─── DATASET EXTRACT ───

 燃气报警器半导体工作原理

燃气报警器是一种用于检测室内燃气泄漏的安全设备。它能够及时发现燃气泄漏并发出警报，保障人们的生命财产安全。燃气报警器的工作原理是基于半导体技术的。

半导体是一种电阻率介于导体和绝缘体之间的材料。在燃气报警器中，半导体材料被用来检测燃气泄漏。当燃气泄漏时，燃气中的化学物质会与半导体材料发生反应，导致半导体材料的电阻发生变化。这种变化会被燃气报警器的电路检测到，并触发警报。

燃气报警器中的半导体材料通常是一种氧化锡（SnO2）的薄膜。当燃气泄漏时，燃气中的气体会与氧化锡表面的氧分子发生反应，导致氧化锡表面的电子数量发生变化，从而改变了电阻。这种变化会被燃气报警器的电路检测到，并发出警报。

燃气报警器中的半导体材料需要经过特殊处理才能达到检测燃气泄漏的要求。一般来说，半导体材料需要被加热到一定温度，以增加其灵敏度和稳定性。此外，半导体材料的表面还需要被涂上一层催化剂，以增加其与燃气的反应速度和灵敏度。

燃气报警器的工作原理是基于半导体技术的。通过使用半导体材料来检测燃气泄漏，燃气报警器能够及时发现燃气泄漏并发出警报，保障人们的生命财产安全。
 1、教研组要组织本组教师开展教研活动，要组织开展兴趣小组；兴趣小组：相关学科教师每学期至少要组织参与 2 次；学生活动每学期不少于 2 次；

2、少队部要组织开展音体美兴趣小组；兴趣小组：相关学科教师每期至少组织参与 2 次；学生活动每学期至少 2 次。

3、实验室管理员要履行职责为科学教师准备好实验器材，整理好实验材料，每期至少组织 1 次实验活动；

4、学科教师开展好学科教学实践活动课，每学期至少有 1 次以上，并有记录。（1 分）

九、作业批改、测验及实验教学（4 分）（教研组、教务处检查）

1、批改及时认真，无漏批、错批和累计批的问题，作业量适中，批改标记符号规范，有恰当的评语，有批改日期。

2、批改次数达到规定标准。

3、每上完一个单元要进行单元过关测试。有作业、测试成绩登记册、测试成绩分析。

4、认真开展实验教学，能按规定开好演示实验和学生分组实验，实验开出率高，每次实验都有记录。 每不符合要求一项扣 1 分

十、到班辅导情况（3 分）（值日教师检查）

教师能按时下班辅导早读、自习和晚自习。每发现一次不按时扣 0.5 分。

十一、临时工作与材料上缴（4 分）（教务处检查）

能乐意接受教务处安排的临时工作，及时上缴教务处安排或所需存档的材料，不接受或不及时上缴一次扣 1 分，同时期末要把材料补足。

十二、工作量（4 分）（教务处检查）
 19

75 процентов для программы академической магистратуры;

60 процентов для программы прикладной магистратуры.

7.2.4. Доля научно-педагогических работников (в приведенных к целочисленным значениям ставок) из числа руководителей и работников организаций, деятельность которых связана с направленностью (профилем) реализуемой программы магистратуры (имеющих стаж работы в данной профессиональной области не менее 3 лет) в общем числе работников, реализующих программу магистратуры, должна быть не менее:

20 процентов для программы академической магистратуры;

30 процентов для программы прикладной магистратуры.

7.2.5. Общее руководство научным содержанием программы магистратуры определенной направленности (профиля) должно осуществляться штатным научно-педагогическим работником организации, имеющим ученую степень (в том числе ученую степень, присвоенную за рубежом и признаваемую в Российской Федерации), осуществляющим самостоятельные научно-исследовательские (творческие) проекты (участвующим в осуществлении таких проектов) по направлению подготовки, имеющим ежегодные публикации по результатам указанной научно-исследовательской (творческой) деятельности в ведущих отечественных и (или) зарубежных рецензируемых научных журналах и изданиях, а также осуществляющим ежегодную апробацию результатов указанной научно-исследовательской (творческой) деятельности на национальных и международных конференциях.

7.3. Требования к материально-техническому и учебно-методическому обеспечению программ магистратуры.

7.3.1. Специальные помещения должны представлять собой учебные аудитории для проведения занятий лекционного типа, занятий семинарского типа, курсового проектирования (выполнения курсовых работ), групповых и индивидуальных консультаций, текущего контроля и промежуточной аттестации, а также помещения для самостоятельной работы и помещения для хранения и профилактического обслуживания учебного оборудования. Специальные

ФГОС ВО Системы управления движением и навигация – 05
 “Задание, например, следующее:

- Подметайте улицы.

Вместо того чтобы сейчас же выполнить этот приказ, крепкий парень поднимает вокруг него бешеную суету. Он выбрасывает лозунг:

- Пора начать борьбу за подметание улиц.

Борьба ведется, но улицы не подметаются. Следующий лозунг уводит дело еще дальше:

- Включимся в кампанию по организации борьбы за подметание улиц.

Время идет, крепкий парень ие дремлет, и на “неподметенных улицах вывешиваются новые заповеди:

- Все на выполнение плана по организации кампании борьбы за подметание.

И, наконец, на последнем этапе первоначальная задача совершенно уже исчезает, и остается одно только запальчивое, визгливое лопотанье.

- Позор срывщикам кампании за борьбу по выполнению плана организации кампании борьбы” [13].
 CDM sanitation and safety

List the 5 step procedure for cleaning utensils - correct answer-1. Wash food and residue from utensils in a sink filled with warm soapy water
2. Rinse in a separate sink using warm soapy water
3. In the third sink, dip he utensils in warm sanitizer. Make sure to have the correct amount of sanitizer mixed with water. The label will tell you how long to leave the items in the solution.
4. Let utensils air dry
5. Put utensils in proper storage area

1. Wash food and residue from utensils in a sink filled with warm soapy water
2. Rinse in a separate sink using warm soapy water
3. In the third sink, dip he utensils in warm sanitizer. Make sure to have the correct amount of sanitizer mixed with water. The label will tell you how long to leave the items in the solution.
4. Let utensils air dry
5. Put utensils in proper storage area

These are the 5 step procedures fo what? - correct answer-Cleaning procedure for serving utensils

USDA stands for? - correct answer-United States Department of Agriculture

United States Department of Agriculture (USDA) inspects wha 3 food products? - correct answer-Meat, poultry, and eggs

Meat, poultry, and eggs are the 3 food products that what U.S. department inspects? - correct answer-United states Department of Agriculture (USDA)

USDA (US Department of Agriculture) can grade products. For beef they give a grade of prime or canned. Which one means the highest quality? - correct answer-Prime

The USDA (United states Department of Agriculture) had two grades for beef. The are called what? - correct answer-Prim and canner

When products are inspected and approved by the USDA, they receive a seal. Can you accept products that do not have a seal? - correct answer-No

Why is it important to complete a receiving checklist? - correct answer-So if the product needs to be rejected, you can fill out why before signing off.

───

▶ [TASK DETAILS]:
Set down the whole listing once more, precisely as written.

▶ [ANSWER]:
 燃气报警器半导体工作原理

燃气报警器是一种用于检测室内燃气泄漏的安全设备。它能够及时发现燃气泄漏并发出警报，保障人们的生命财产安全。燃气报警器的工作原理是基于半导体技术的。

半导体是一种电阻率介于导体和绝缘体之间的材料。在燃气报警器中，半导体材料被用来检测燃气泄漏。当燃气泄漏时，燃气中的化学物质会与半导体材料发生反应，导致半导体材料的电阻发生变化。这种变化会被燃气报警器的电路检测到，并触发警报。

燃气报警器中的半导体材料通常是一种氧化锡（SnO2）的薄膜。当燃气泄漏时，燃气中的气体会与氧化锡表面的氧分子发生反应，导致氧化锡表面的电子数量发生变化，从而改变了电阻。这种变化会被燃气报警器的电路检测到，并发出警报。

燃气报警器中的半导体材料需要经过特殊处理才能达到检测燃气泄漏的要求。一般来说，半导体材料需要被加热到一定温度，以增加其灵敏度和稳定性。此外，半导体材料的表面还需要被涂上一层催化剂，以增加其与燃气的反应速度和灵敏度。

燃气报警器的工作原理是基于半导体技术的。通过使用半导体材料来检测燃气泄漏，燃气报警器能够及时发现燃气泄漏并发出警报，保障人们的生命财产安全。
 1、教研组要组织本组教师开展教研活动，要组织开展兴趣小组；兴趣小组：相关学科教师每学期至少要组织参与 2 次；学生活动每学期不少于 2 次；

2、少队部要组织开展音体美兴趣小组；兴趣小组：相关学科教师每期至少组织参与 2 次；学生活动每学期至少 2 次。

3、实验室管理员要履行职责为科学教师准备好实验器材，整理好实验材料，每期至少组织 1 次实验活动；

4、学科教师开展好学科教学实践活动课，每学期至少有 1 次以上，并有记录。（1 分）

九、作业批改、测验及实验教学（4 分）（教研组、教务处检查）

1、批改及时认真，无漏批、错批和累计批的问题，作业量适中，批改标记符号规范，有恰当的评语，有批改日期。

2、批改次数达到规定标准。

3、每上完一个单元要进行单元过关测试。有作业、测试成绩登记册、测试成绩分析。

4、认真开展实验教学，能按规定开好演示实验和学生分组实验，实验开出率高，每次实验都有记录。 每不符合要求一项扣 1 分

十、到班辅导情况（3 分）（值日教师检查）

教师能按时下班辅导早读、自习和晚自习。每发现一次不按时扣 0.5 分。

十一、临时工作与材料上缴（4 分）（教务处检查）

能乐意接受教务处安排的临时工作，及时上缴教务处安排或所需存档的材料，不接受或不及时上缴一次扣 1 分，同时期末要把材料补足。

十二、工作量（4 分）（教务处检查）
 19

75 процентов для программы академической магистратуры;

60 процентов для программы прикладной магистратуры.

7.2.4. Доля научно-педагогических работников (в приведенных к целочисленным значениям ставок) из числа руководителей и работников организаций, деятельность которых связана с направленностью (профилем) реализуемой программы магистратуры (имеющих стаж работы в данной профессиональной области не менее 3 лет) в общем числе работников, реализующих программу магистратуры, должна быть не менее:

20 процентов для программы академической магистратуры;

30 процентов для программы прикладной магистратуры.

7.2.5. Общее руководство научным содержанием программы магистратуры определенной направленности (профиля) должно осуществляться штатным научно-педагогическим работником организации, имеющим ученую степень (в том числе ученую степень, присвоенную за рубежом и признаваемую в Российской Федерации), осуществляющим самостоятельные научно-исследовательские (творческие) проекты (участвующим в осуществлении таких проектов) по направлению подготовки, имеющим ежегодные публикации по результатам указанной научно-исследовательской (творческой) деятельности в ведущих отечественных и (или) зарубежных рецензируемых научных журналах и изданиях, а также осуществляющим ежегодную апробацию результатов указанной научно-исследовательской (творческой) деятельности на национальных и международных конференциях.

7.3. Требования к материально-техническому и учебно-методическому обеспечению программ магистратуры.

7.3.1. Специальные помещения должны представлять собой учебные аудитории для проведения занятий лекционного типа, занятий семинарского типа, курсового проектирования (выполнения курсовых работ), групповых и индивидуальных консультаций, текущего контроля и промежуточной аттестации, а также помещения для самостоятельной работы и помещения для хранения и профилактического обслуживания учебного оборудования. Специальные

ФГОС ВО Системы управления движением и навигация – 05
 “Задание, например, следующее:

- Подметайте улицы.

Вместо того чтобы сейчас же выполнить этот приказ, крепкий парень поднимает вокруг него бешеную суету. Он выбрасывает лозунг:

- Пора начать борьбу за подметание улиц.

Борьба ведется, но улицы не подметаются. Следующий лозунг уводит дело еще дальше:

- Включимся в кампанию по организации борьбы за подметание улиц.

Время идет, крепкий парень ие дремлет, и на “неподметенных улицах вывешиваются новые заповеди:

- Все на выполнение плана по организации кампании борьбы за подметание.

И, наконец, на последнем этапе первоначальная задача совершенно уже исчезает, и остается одно только запальчивое, визгливое лопотанье.

- Позор срывщикам кампании за борьбу по выполнению плана организации кампании борьбы” [13].
 CDM sanitation and safety

List the 5 step procedure for cleaning utensils - correct answer-1. Wash food and residue from utensils in a sink filled with warm soapy water
2. Rinse in a separate sink using warm soapy water
3. In the third sink, dip he utensils in warm sanitizer. Make sure to have the correct amount of sanitizer mixed with water. The label will tell you how long to leave the items in the solution.
4. Let utensils air dry
5. Put utensils in proper storage area

1. Wash food and residue from utensils in a sink filled with warm soapy water
2. Rinse in a separate sink using warm soapy water
3. In the third sink, dip he utensils in warm sanitizer. Make sure to have the correct amount of sanitizer mixed with water. The label will tell you how long to leave the items in the solution.
4. Let utensils air dry
5. Put utensils in proper storage area

These are the 5 step procedures fo what? - correct answer-Cleaning procedure for serving utensils

USDA stands for? - correct answer-United States Department of Agriculture

United States Department of Agriculture (USDA) inspects wha 3 food products? - correct answer-Meat, poultry, and eggs

Meat, poultry, and eggs are the 3 food products that what U.S. department inspects? - correct answer-United states Department of Agriculture (USDA)

USDA (US Department of Agriculture) can grade products. For beef they give a grade of prime or canned. Which one means the highest quality? - correct answer-Prime

The USDA (United states Department of Agriculture) had two grades for beef. The are called what? - correct answer-Prim and canner

When products are inspected and approved by the USDA, they receive a seal. Can you accept products that do not have a seal? - correct answer-No

Why is it important to complete a receiving checklist? - correct answer-So if the product needs to be rejected, you can fill out why before signing off.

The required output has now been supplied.